BOSTON — The MBTA has lifted the global speed restrictions on three of the train lines that were slowed down Thursday night. Some restrictions remain as MBTA officials continue to investigate safety violations uncovered on Thursday.

The Red, Orange and Blue line trains no longer have global speed restrictions Friday, MBTA interim general manager Jeff Gonneville announced in a press conference.

The MBTA’s Green and Mattapan Lines are still subject to global speed restrictions, limiting the cars to a top speed of 25 miles per hour and 10 miles per hour when going around corners.

The Red, Blue and Orange Lines now only have certain areas with slow zones.

Although riders weren’t notified until after 10 p.m., the MBTA started implementing the speed restrictions around 5:30 p.m. Thursday night, according to Gonneville.

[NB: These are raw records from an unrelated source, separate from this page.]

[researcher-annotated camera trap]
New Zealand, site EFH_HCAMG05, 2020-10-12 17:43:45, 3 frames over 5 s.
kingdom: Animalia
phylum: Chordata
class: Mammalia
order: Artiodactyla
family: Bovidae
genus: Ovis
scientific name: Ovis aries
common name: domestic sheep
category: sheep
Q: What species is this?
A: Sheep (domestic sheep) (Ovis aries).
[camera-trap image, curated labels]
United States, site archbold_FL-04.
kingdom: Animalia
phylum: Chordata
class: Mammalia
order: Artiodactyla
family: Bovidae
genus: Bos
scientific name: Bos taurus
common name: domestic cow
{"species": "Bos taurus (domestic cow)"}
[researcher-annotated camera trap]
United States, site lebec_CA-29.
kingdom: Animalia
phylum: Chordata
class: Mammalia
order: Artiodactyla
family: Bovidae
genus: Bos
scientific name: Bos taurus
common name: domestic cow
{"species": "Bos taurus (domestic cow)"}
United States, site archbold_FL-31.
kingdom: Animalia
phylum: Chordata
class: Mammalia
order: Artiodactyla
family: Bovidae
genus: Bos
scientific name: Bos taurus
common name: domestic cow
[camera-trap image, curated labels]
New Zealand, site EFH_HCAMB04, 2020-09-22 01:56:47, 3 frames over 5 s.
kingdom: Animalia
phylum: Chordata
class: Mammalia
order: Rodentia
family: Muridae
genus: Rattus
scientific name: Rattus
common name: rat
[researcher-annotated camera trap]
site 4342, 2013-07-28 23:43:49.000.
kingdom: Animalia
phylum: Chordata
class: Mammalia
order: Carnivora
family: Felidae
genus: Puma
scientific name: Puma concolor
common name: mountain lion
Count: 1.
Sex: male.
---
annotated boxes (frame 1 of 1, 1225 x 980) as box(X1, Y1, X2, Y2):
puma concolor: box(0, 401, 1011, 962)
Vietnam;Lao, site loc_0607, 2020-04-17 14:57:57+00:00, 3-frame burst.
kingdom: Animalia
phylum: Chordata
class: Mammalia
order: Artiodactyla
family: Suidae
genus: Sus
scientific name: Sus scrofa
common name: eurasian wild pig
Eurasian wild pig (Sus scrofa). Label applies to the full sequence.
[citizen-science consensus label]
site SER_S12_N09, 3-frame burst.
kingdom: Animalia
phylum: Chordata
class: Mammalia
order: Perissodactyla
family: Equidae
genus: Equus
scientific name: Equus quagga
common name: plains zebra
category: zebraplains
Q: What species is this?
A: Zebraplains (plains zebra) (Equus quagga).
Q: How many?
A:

In an unprecedented move following the discovery of several violations, the MBTA implemented speed restrictions on the Red, Orange, Blue, and Green Lines, adding additional travel time for commuters.

Subway trains on those lines were limited to 10 to 25 miles an hour. Normally, the trains travel up to 40 miles an hour.

The speed restrictions were the result of several safety violations that were discovered by Department of Public Utilities inspectors during a recent site visit of the Red Line between Ashmont and Savin Hill.

During a safety subcommittee meeting Thursday, MBTA officials said the DPU found six violations during the inspection of the southbound stretch of Red Line track.

The DPU then sent letters to the MBTA, requiring them to come up with an action plan and ways to fix the violations. The MBTA was ordered to address the safety violations by the end of the workday Friday.

Between March 3 and 5, the DPU said it found the following:

  • A couple of trains overshot a station platform
  • Defective track conditions on the red line
  • Subway operators weren’t using headlights when required
  • Several third-rail insulators were defective
  • Signal control boxes and access panels weren’t securely closed
  • Inspectors observed a worker not wearing a hard hat worker wasn’t wearing a hard hat

On March 6, the DPU requested supporting documentation for completed work to address findings from earlier geometry car tests. When MBTA leadership found the documentation to be inadequate, the transit organization input the speed restrictions in an effort to prioritize safety.

“This decision was made with the safety of our riders and employees in mind,” the MBTA said in a statement.

A Boston 25 News crew took a ride on the Red line from Ashmont to Savin Hill Thursday night. It took 13 minutes and at some points, the train did slow down substantially.

“Crazy, that’s why we’re always late for work,” said Dermot Joyce, a Red Line commuter. “Between Broadway and South station, it slows down, it’s crazy. Yeah, it’s bad.”

Commuters told our Boston 25 crew they are frustrated and are tired of talking to commuters who say they are just frustrated with the constant issues on the T.

“In the last three years its gone downhill terribly,” Joyce added. “There are always delays, a train breaks down.”

Fellow Red Line commuter Anthony Reed said, “All of this is supposed to be for improvements, I’m not seeing improvements happen. I realize it’s a complex situation but it’s affecting people that need to need to be at work early and don’t have cars...Safety has to be paramount. Obviously, there’s been enough accidents, there have been enough problems of people being hurt but other cities seem to have magical systems. Do something that someone else is doing. We’re not doing it right and we’re not doing it right by the people.”

In their Friday morning press conference, the MBTA also asked riders for their patience as officials continue to inspect and perform work on segments of the subway track over the weekend.